Sitka Schools superintendent Mary Wegner notified five new teachers on Wednesday (8-14-19) that they’ll be receiving contracts, and can start work with the rest of the staff on Thursday.
But she’ll also be giving the district’s IT technician his layoff notice, effective at the end of the month.
That’s the tradeoff the Sitka School Board made this week (at a special meeting on August 13), as it worked to close up the last $150,000-gap in its budget.
The IT tech will be first in line to get his job back, if the courts allow $30 million allocated by the legislature last year to be disbursed to schools. Gov. Dunleavy, however, is challenging the legality of so-called “forward funding,” leaving many districts — and not just Sitka’s — in a financial quandary.
Although the three members of the Sitka School Board present voted in favor of the administration’s strategy, there wasn’t true consensus. Board member Amy Morrison thought that dismissing the district’s information technology technician was going to harm all 1,500 technology users in the district, for the sake of making scheduling easier at the middle school.
“Obviously we need a sixth-grade Science teacher, and from what I understand there are so many qualified Science teachers within the district,” said Morrison. “I have a hard time thinking that the position can’t be filled in some way with the existing staff we have, and I would have liked to have seen an option for that. And I’m disappointed that we don’t have an option for that. Because it’s really hard to weigh what that would look like against the elimination of this IT tech.”
In addition to dismissing the IT tech — a savings of $70,000 — the administration proposed trimming some other non-teaching positions, and cutting other costs, to arrive at a combined savings of over $150,000, giving the district the buffer it needed to bring the sixth-grade Science teacher on board, along with a Music teacher, two elementary teachers, and a Special Ed teacher.
But board president Jennifer McNichol thought that Morrison was reaching too far into the weeds by raising a staffing question, when the broader issue board was budgetary.
“I don’t think it’s my job to shuffle teachers” said McNichol. “I think it’s reasonable to have conversations about all the different options, and weighing the resources of the district and how they’re distributed. But I guess I’m not really supporting the minutiae. There are some governing entities that set up hiring committees — I don’t think that’s our role. I think that’s micromanagement.”

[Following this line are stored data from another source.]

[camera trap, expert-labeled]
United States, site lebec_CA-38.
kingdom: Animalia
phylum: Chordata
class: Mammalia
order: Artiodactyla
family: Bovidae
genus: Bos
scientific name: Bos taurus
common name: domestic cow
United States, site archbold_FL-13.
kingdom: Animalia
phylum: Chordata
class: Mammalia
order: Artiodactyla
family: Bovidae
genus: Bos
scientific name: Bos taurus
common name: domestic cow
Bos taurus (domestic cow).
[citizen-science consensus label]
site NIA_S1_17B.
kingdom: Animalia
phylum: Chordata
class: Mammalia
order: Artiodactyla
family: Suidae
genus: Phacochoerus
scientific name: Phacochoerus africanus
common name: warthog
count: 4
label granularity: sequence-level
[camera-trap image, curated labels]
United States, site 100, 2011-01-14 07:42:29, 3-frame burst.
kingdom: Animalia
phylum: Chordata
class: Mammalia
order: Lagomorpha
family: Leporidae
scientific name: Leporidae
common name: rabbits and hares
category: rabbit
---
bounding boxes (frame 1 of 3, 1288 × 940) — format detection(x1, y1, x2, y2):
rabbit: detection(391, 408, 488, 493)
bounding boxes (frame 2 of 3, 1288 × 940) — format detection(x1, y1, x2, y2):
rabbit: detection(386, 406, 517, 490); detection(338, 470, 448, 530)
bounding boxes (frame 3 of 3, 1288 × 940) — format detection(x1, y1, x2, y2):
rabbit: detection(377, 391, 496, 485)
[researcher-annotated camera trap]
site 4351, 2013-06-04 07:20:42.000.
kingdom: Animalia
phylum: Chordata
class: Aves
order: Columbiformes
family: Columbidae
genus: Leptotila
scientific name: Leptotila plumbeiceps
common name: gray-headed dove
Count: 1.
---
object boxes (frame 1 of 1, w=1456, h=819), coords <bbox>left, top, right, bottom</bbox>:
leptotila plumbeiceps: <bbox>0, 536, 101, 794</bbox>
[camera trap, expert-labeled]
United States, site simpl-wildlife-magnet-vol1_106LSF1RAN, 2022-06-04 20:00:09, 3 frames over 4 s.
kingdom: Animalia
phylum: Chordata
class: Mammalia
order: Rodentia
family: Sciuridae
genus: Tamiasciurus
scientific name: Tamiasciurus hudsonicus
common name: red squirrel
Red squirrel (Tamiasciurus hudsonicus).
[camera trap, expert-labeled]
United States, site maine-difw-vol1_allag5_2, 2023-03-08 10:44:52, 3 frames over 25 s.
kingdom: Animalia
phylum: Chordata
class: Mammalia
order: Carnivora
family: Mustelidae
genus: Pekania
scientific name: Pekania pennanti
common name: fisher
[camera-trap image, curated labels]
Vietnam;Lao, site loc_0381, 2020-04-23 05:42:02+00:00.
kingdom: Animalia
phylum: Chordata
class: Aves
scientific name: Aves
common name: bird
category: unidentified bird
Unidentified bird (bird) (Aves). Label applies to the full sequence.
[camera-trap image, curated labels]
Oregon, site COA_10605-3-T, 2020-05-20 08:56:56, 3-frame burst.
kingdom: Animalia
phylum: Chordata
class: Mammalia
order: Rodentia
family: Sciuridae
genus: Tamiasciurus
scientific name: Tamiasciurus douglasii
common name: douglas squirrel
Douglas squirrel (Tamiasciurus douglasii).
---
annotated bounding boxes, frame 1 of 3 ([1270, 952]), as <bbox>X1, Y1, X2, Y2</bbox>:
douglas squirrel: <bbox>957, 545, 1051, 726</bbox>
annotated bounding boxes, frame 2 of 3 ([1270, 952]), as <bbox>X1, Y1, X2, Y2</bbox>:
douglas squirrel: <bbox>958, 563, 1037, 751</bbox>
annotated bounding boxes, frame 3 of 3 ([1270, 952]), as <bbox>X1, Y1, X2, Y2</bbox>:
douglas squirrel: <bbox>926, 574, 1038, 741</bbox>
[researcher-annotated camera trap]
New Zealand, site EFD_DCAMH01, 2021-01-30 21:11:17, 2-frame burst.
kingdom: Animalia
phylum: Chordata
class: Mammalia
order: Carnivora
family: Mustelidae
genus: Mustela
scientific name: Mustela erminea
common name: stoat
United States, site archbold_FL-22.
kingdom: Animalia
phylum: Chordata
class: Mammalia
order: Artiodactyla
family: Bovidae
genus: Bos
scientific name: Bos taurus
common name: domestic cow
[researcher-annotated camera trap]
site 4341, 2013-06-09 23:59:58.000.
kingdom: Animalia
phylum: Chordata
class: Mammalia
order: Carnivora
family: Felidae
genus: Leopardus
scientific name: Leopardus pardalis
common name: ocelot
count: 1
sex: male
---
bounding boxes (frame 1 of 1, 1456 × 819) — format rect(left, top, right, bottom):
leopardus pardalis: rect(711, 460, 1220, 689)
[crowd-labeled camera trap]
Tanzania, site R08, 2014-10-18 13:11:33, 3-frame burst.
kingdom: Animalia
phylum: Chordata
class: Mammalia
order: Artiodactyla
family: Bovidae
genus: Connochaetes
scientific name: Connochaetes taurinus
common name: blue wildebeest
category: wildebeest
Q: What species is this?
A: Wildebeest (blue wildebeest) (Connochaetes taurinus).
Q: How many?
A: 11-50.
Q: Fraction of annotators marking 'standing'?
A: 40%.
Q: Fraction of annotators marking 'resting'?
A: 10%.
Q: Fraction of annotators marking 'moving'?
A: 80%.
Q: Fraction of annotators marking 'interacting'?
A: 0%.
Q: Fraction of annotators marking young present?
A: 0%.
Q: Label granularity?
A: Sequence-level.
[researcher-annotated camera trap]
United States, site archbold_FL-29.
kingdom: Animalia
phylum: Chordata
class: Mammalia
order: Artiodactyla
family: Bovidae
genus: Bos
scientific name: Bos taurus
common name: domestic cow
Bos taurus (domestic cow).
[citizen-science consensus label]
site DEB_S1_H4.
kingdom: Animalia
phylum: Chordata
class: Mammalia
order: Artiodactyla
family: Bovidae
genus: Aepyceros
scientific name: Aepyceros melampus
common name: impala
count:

That last remark of McNichol’s was a shot across the bow of the Sitka Assembly, which froze city hiring in April, created a hiring committee in May, and then fired administrator Keith Brady in June.
Morrison, however, countered that it wasn’t control over hiring that she wanted — only a more utilitarian option to close the budget.
“I think what I’m trying to get at is that it’s our responsibility to find as little impact to our kids as possible,” Morrison said. “We weren’t presented with another option of eliminating a teacher, and what impact that would have on our students. That’s what I want to see: I want to see if we eliminated one of these (five new teaching hires) what would it be, and what would the impact be on our kids? I’m incredibly concerned that the elimination of this IT tech position — indirectly — will have an impact on every single student and teacher in our district.”
Superintendent Mary Wegner defended her decision to preserve the five teaching jobs, since the board approved the positions in its final budget in April.
“My premise was to keep the five teaching positions that the board had voted on previously,” said Wegner.
But with only two days until teachers reported for duty, Wegner argued that there wasn’t time to come up with contingencies. Since a “no” vote by any one of the three board members present would kill the plan, and create uncertainty for students, parents, and administrators in two of the district’s schools, Morrison relented, and the amended budget plan passed 3-0.